Don Giovanni, Opera by W. A. Mozart
On 29 October 1787, the audience at Prague's National Theatre (today’s Estates Theatre) was treated to a light-hearted opera premiere that gradually took a descent quite literally into hell – and they loved it. Injecting the story of the famous fictional libertine with his usual wit and musical inventiveness, Wolfgang Amadeus Mozart crafted Don Giovanni to entertain as well as shock. This season, the famous opera will do the same on the stage of the Gran Teatro La Fenice in Venice.
Mozart had enjoyed splendid success in Prague with his previous opera, The Marriage of Figaro, and he was quick to receive another commission from the National Theatre there. He decided to collaborate once more with librettist Lorenzo Da Ponte, even though the Italian was currently drowning in other assignments. To save some time, Da Ponte proposed adapting the story of Don Juan, the infamous fictional Spanish libertine and womaniser. Tickled by the story's immoral streak, Mozart gladly accepted.
It is difficult to classify Don Giovanni. Mozart dubbed it an opera buffa, while Da Ponte characterised it as dramma giocoso, or a 'dramedy' by contemporary standards. In reality, the opera presents a journey from fun and adventure into the gradual realisation that all actions have consequences. The story culminates with Don Giovanni's descent into hell where he must pay for his past frivolities and transgressions.
Only a musical genius like Mozart could deliver such a wide and varied musical arc, and he did so splendidly. In Don Giovanni, the music is as integral to the action and the humour as the underlying text.

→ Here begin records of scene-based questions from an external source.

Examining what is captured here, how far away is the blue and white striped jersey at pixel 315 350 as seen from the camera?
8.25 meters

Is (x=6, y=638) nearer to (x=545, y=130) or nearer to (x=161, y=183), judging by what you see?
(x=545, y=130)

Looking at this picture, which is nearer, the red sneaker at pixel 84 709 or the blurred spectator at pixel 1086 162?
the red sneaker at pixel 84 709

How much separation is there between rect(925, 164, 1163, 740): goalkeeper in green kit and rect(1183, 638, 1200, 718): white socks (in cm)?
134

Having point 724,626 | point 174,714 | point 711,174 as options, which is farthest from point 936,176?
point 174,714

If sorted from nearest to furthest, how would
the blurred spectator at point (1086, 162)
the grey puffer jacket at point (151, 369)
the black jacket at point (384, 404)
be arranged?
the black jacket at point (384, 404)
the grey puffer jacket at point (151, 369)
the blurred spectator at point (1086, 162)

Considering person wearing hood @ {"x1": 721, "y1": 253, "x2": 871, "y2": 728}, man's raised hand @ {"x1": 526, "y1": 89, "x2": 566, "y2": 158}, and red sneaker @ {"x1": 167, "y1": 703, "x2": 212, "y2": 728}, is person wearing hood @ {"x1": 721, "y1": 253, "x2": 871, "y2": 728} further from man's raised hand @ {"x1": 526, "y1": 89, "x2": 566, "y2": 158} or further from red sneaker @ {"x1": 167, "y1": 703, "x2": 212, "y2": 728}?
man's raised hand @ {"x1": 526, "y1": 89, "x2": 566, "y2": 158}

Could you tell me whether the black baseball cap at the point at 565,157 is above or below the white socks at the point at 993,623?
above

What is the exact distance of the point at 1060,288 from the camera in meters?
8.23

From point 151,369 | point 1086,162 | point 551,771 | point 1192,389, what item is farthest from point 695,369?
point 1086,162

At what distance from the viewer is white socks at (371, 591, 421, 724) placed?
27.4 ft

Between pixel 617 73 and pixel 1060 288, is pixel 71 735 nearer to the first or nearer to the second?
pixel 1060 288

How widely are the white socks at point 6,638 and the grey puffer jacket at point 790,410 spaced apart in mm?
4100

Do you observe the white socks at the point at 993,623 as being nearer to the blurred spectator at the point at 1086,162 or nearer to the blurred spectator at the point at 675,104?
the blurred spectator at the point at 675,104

For instance, in the famous catalogue aria of Act I ('Madamina, il catalogo è questo'), where the servant Leporello enumerates Don Giovanni's female conquests, petite women's descriptions are punctuated with shorter notes, while taller or grander ladies are introduced by longer tonal durations.
Mozart uses musical metaphor adeptly to demonstrate Don Giovanni's seductive technique, too: in the duet 'Là ci darem la mano', the alternating verses slowly morph into a duet harmony to indicate the suitor winning over his object of attraction. Towards the end, these clever musical devices give way to a bombastic, dark finale, easily Mozart's darkest operatic music, against which a statue come to life delivers Don Giovanni straight to hell. Goosebumps guaranteed!